K-numberK252090
Device namePterygoid Indication for GM Helix Implants
ApplicantJJGC Indústria e Comércio de Materiais Dentários S.A.
Product codeDZE
Device classClass II
Decision dateDec 12, 2025
DecisionSubstantially Equivalent
Regulation872.3640
AI Summary extracted from FDA summary PDF · never regenerated
Intended use

The Neodent GM Helix Implant System comprises dental implants and abutments intended for surgical placement in the upper or lower jaw to support prosthetic teeth and restore chewing function. This 510(k) expands the indications to include placement in the pterygoid region (upper jaw) for patients with severe jaw resorption, using 3.75–4.0 mm diameter implants with 45° angulated abutments in splinted multi-unit restorations.

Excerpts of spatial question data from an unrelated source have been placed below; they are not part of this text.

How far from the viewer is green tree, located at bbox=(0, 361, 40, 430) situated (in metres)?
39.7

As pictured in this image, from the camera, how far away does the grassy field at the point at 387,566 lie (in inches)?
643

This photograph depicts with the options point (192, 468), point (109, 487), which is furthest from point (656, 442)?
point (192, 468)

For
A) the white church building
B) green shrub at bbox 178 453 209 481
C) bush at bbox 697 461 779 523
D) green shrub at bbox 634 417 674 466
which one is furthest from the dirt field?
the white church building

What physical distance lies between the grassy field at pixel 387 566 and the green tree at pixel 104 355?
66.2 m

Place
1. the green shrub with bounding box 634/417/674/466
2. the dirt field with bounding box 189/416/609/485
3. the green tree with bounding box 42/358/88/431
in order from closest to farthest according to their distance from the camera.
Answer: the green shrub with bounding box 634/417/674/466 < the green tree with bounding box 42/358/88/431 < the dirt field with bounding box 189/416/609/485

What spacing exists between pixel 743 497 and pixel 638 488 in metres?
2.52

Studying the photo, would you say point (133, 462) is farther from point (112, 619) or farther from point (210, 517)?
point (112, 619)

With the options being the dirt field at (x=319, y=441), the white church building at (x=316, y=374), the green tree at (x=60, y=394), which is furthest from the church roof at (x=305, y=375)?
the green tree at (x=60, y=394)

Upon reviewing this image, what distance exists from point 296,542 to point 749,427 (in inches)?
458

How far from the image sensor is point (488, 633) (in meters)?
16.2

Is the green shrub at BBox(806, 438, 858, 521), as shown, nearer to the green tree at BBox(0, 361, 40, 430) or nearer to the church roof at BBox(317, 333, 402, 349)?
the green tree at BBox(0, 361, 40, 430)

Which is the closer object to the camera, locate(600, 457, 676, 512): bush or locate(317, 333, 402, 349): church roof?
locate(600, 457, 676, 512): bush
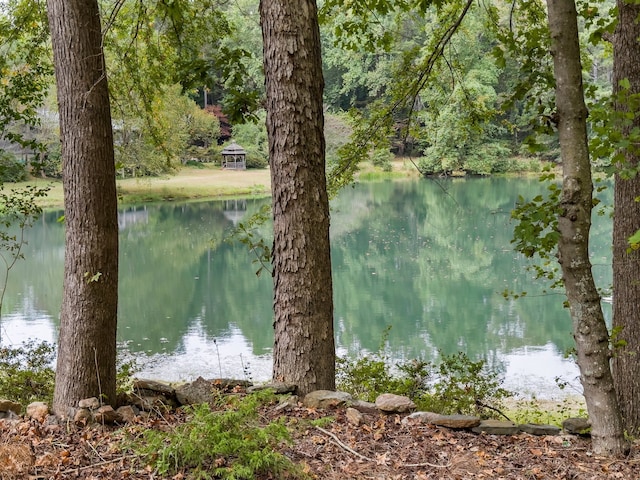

Technological characteristics

The subject devices are threaded root-form implants with Grand Morse (GM) internal taper connection, made of titanium grade 4 (implants) and titanium alloy (abutments). Diameters are 3.75–4.0 mm; lengths are 18 mm for GM Helix and 20–25 mm for GM Helix LG. Abutment angles are 45° with gingival heights of 1.5–2.5 mm. Surface finish is Neoporos or Acqua; sterilization is gamma irradiation for implants and ethylene oxide for abutments.

Test standards cited

ISO 14801 (dynamic loading test for endosseous dental implants), ISO 10993-1, ISO 10993-5, ISO 10993-18 (biocompatibility), ISO 11137-1 and ISO 11137-2 (sterilization validation), ISO 11135:2014 (ethylene oxide sterilization), and ISO 10993-7 (ethylene oxide residuals). FDA Guidance for Class II Special Controls for Root-form Endosseous Dental Implants and Abutments was also cited.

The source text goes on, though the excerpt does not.